When your spider eats, it will snatch up the food with its fangs and mush it around with its pedipalps , sort of like a baseball player chewing tobacco. Unlike some other spiders, tarantulas don’t just make a neat little hole and suck the juices out of something- they have to masticate and let their digestive juices run all over their prey, then suck.
Also like a tobacco chewer, it will leave a wad of gooey leftovers when it’s done. Remove those and any prey not eaten within 24 hours, for the wads of former crickets and stuff will make your spider’s home unsanitary and may attract disease and mites, and uneaten things will pester your tarantula.

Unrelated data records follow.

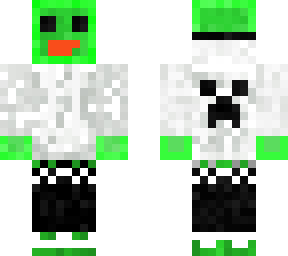 slime pro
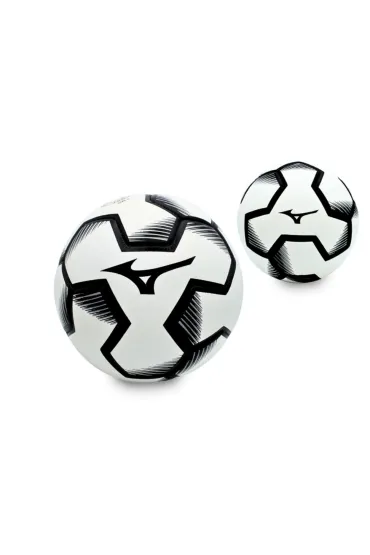 Pi�ka no�na Mega Sport Mizuno Artyk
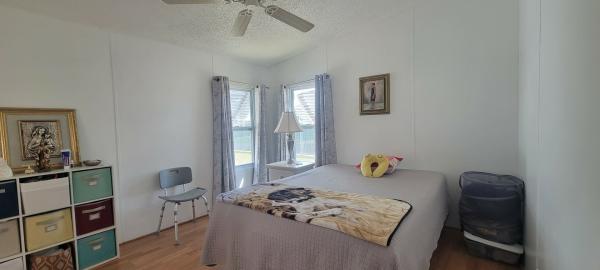 1990 FLE 1234 Mobile Home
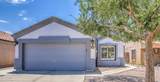 9745 Butte Street - Photo 33
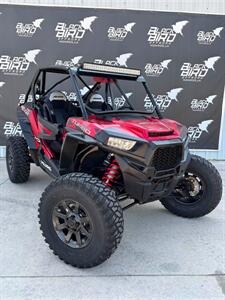2016 Polaris RZR 1000 XP Turbo - Photo 1 - Monroe, LA 71202
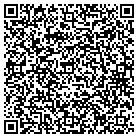 QR code with Mills Consulting Group Inc contacts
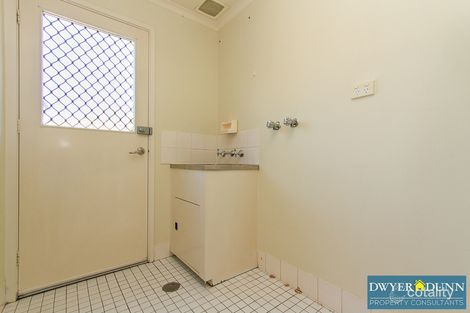 Property photo of 18 Bethune Close Kambah ACT 2902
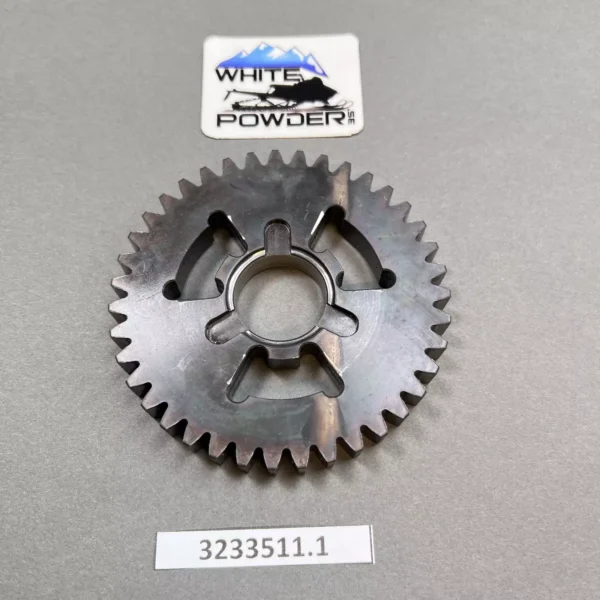 Polaris 3233511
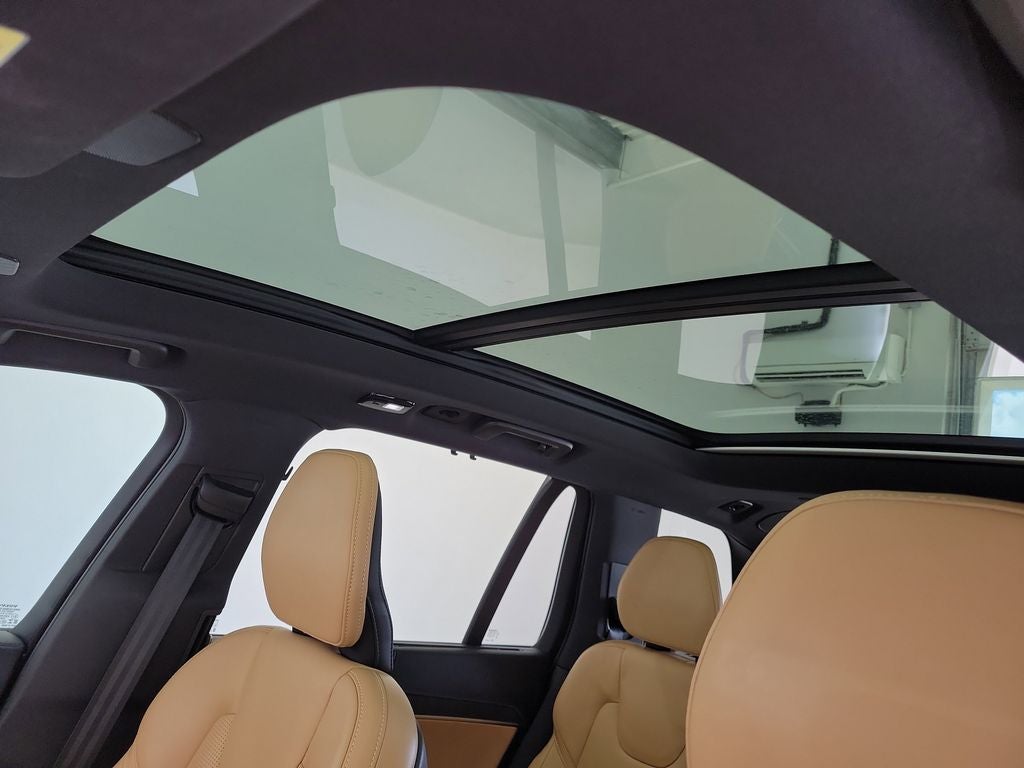 2023 Volvo XC90 Ultimate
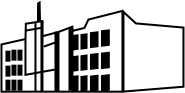創(chuàng)辦威詩(shī)柏膠粘制品有限公司
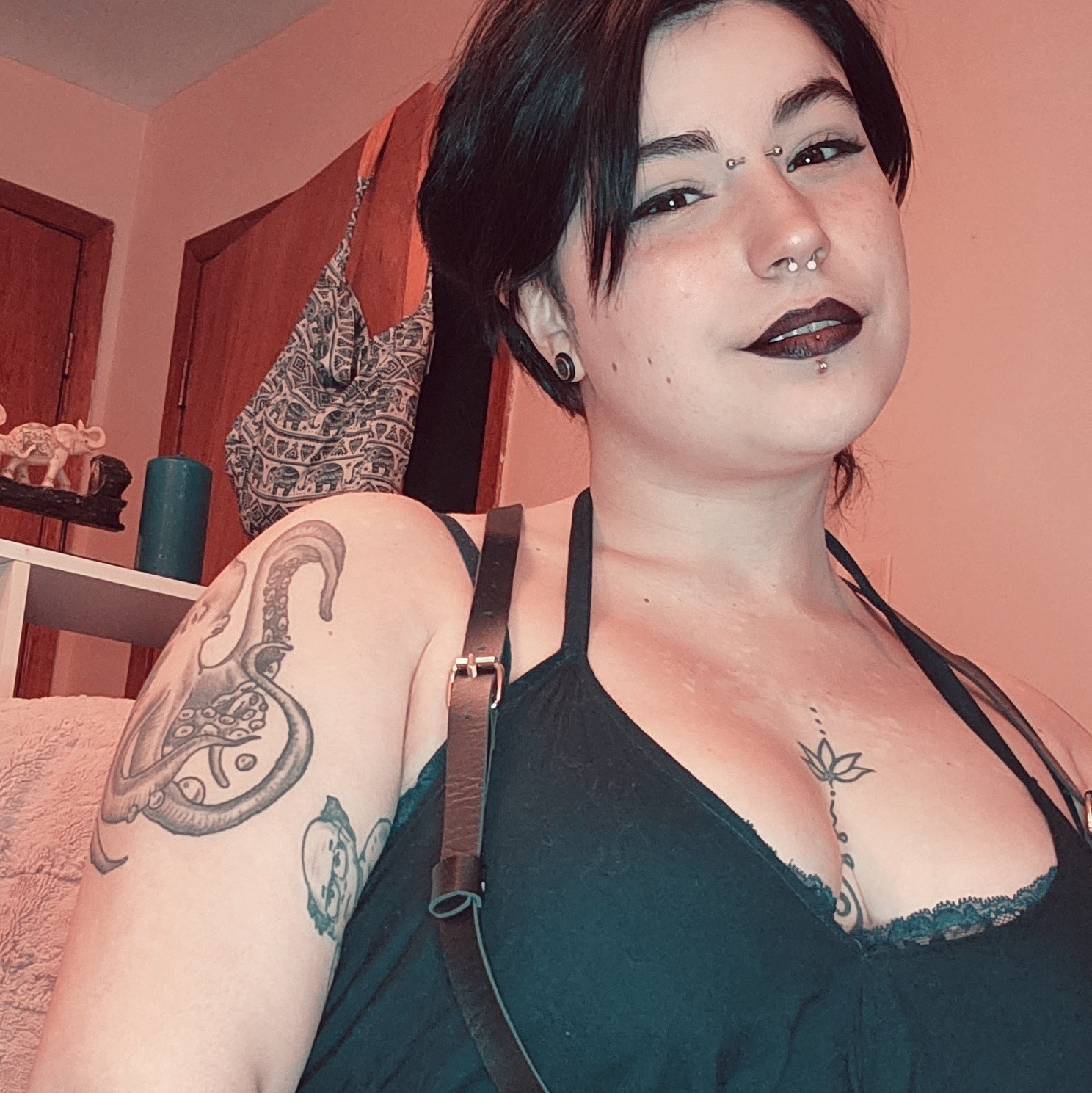 thewintercollectionppv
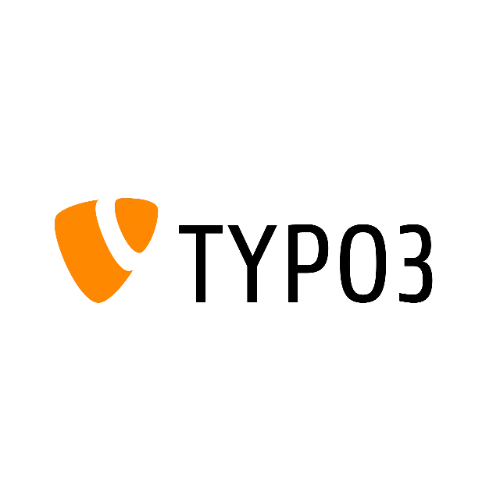 Typo3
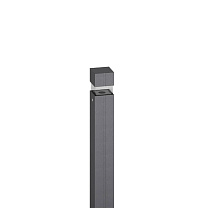 MiniQuadro 500 360° GH1260.AHXT300EN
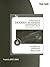 Study Guide for Anderson/Sweeney/Williams’ Essentials of Modern Business Statistics, 3rd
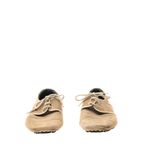 70211-Sapatenis-Dolce-Gabbana-Camurca-Cinza-4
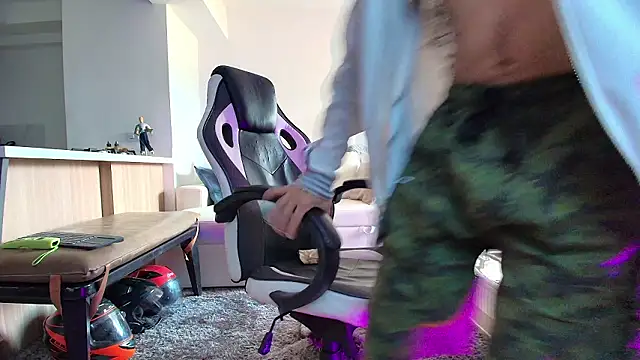 liorvante online show from 02/09/26, 09:30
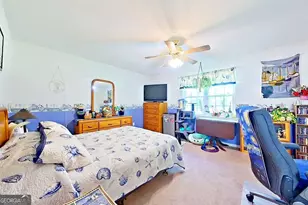 2218 Riverside Ave, Waycross, GA 31501 - Photo 17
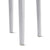 Emeco Short Stool 18" Stools Emeco 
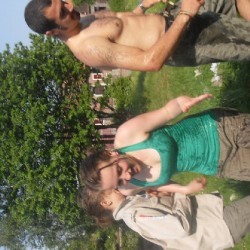 SDC14217 - Scouts en Gidsen Zaventem 
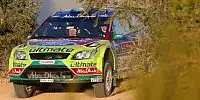 Jari-Matti Latvala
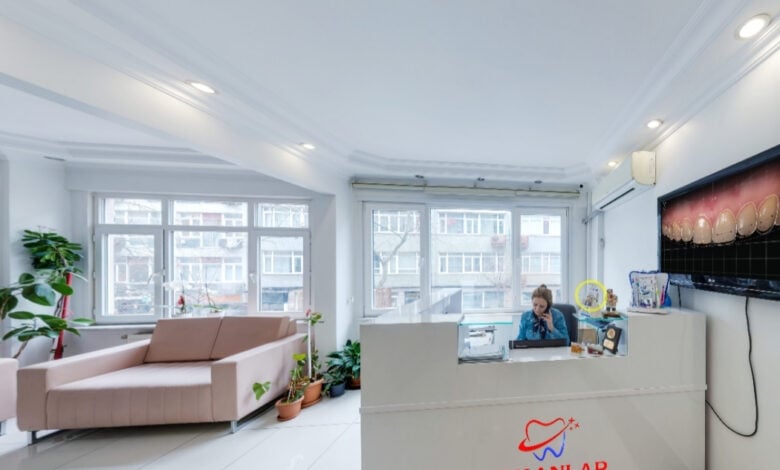 uzmanlar dental clinic istanbul dentistry doctor dentist turkey best prices (2)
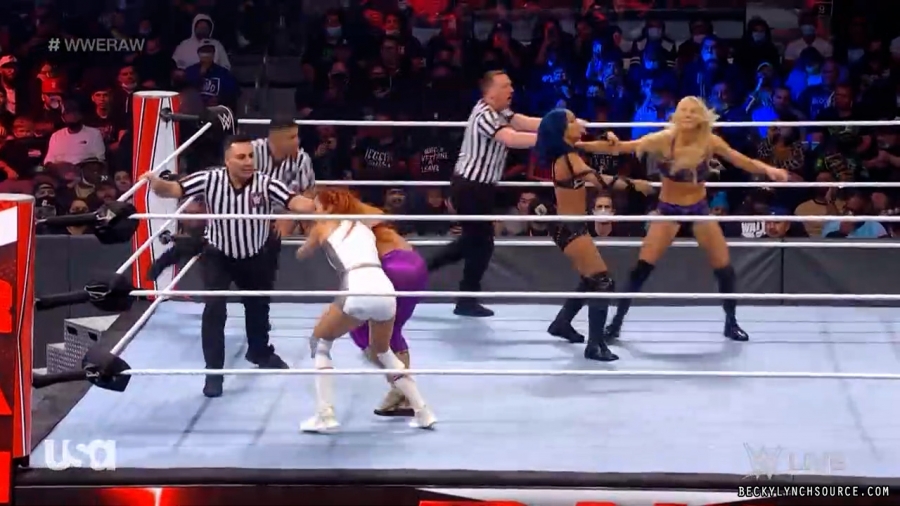 beckyraw20211011_00_03_35_15_Still374.jpg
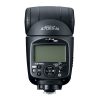 Canon Speedlite 470EX AI rear CameraWorld Cork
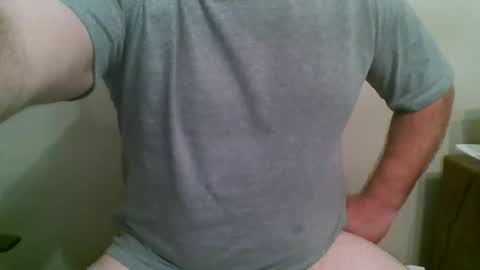 bwc44u online show from 03/02/25, 06:48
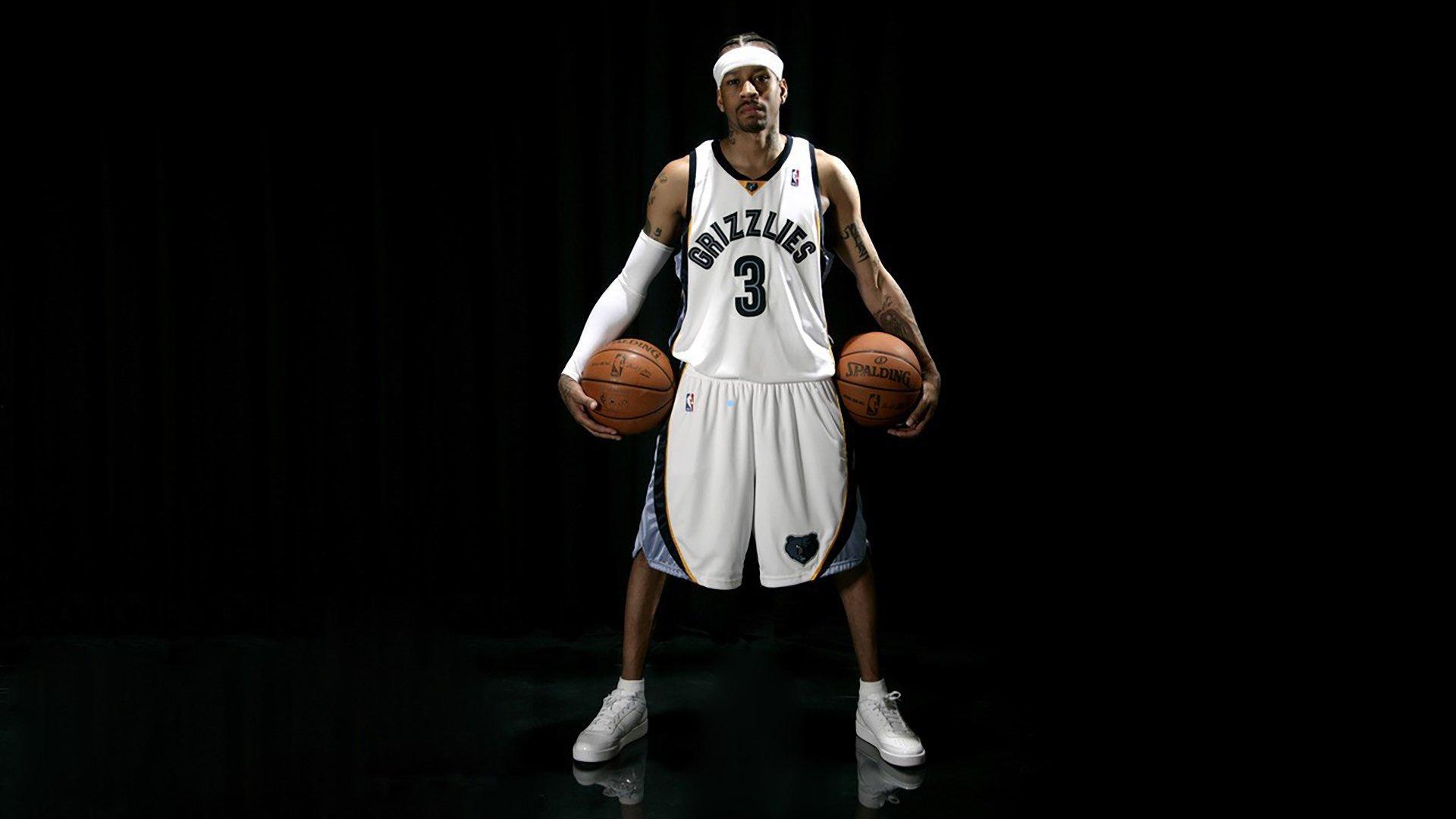 特雷·杨公开示好奇才队，交易风波席卷NBA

Some people have tarantulas that eat pre-killed prey like slices of beef heart, frozen and then thawed pinkie mice, etc. I tried chicken livers once and found, that while some large spiders enjoyed it, the smell was not worth it (same with small fish placed in a water dish. It was gross).
I have had tiny A. avicularia (pinktoe) spiderlings eat pre-killed crickets when they would not accept them alive. Other than that, I’ve found that pre-killed, meaty items just results in unnecessary nastiness and no benefit over roaches and crickets, even with breeding projects.